2. Short arcs quads (early recovery)
You’ll need a rolled-up towel for this exercise.
- Lie on your back with your unaffected knee bent and the rolled-up towel under your new knee. (Your new knee will be slightly bent.)
- Tighten your quadriceps to press the knee into the towel roll.
- Lift the heel off the floor without lifting the knee off the towel.
- Hold for 5 seconds, then lower your heel.
Short arcs are similar to quad squeezes, but the lifting of the heel increases the resistance on the quad. This exercise is very helpful for increasing strength and improving the ability to straightening the knee joint.
See more exercises you can do in the early recovery stage after knee replacement surgery: Knee Replacement Surgery Rehabilitation Exercises
3. Step-ups (3 to 6 weeks)
This exercise requires a set of stairs with a sturdy handrail. If stairs are not available, try placing a step stool next to a sturdy surface that you can grip, such as the edge of a counter or sink.
- Stand upright in front of the set of stairs. Place one hand firmly on the handrail.
- Lift your leg by bending your operated knee and place your foot on the lowest stair.
- Step up onto the first stair, pressing down into the stair. Think about activating the gluteus maximus muscles (glutes) and quad muscles together to straighten the knee.
- Hold for a few seconds.
- Slowly bend your new knee, lowering yourself back into starting position (both feet on the floor).
Do this exercise slowly. Going slowly will help you build muscle, endurance, and control, and will also help prevent an accidental fall.
4. Straight leg raises (2 to 4 weeks)
Start by lying on your back with your nonsurgical knee bent and your recovering leg straight.
- Tighten the quad to straighten the new knee.
- While keeping your knee straight, lift the recovering leg straight up into the air.

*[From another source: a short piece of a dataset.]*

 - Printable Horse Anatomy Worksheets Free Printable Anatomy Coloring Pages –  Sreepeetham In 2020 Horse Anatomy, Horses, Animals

- Once the thighs are parallel to each other, hold for 2 to 3 seconds.
- Slowly lower the leg so that the heel touches the floor before your knee does (this will help keep the Quad active during the entire lowering of the leg).

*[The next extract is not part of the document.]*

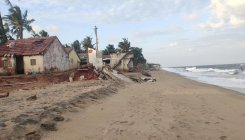 Beach restoration efforts see success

Before each leg raise, activate your abdominal muscles so that your core is engaged. This will improve your overall fitness and stability for walking on your new knee.

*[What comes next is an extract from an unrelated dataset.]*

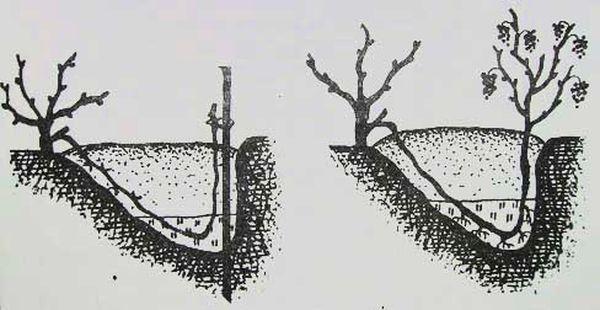 отводки для размножения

5. Wall squats (6 weeks or more after knee replacement surgery)
These squats are a great way to maintain strength in your quad muscles as well as your glute and calf muscles.
- Stand with your back against a wall. Place your feet hip-width apart and 12 to 18 inches away from the wall.
- Slide your back down the wall by slowly bending your knees to a 45° angle, or to whatever depth works the quadriceps without any knee pain. Hold this squat position for 5 seconds.
- Activate your quads as well as the glute muscles in your buttocks to straighten your knees, sliding back up the wall.
Alternatively, a health care provider may recommend you do shallow squats while holding on to a countertop in front of you.
Your quads are just one muscle group affected by knee replacement surgery. Additional exercises can help you strengthen your calf muscles and hamstrings.
Always check with your doctor or therapist to make sure specific exercises are appropriate for your condition and situation first, and stop immediately any exercise that causes an increase in pain.